• SUPPLIED RECORDS:
- Opening Delimiter -
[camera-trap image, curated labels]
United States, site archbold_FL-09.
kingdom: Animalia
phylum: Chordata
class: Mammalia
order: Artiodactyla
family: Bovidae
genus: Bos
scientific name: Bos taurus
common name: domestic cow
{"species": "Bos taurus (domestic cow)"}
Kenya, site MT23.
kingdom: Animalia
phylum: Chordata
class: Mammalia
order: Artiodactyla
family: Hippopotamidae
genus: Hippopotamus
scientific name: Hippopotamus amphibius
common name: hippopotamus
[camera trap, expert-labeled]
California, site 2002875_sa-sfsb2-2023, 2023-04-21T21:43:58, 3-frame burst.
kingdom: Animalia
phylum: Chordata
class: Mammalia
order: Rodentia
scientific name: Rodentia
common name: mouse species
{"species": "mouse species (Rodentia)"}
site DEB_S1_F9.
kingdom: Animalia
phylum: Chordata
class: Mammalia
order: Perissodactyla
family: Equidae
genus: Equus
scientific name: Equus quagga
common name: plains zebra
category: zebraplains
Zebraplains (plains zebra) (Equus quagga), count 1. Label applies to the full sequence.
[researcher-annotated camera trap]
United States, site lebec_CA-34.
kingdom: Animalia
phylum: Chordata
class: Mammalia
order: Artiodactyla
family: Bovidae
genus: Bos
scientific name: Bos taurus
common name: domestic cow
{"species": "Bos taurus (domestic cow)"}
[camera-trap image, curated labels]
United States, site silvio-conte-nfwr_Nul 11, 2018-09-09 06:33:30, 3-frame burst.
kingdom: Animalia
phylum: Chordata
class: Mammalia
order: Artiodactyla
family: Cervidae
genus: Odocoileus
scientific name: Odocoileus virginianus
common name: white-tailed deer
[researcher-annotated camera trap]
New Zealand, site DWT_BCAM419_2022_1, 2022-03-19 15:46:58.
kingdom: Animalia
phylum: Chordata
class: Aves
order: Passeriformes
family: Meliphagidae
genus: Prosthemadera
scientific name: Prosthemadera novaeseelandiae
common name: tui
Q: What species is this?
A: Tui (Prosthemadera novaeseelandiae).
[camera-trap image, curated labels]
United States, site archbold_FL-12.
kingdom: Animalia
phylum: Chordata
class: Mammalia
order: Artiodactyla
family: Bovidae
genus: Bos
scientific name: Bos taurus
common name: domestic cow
- Closing Delimiter -
• EXERCISE INSTRUCTIONS:
Starting with the first line of the entries and ending with the line that has "[camera trap, expert-labeled]", copy each line exactly and add nothing.

• RESPONSE TO THIS EXERCISE:
[camera-trap image, curated labels]
United States, site archbold_FL-09.
kingdom: Animalia
phylum: Chordata
class: Mammalia
order: Artiodactyla
family: Bovidae
genus: Bos
scientific name: Bos taurus
common name: domestic cow
{"species": "Bos taurus (domestic cow)"}
Kenya, site MT23.
kingdom: Animalia
phylum: Chordata
class: Mammalia
order: Artiodactyla
family: Hippopotamidae
genus: Hippopotamus
scientific name: Hippopotamus amphibius
common name: hippopotamus
[camera trap, expert-labeled]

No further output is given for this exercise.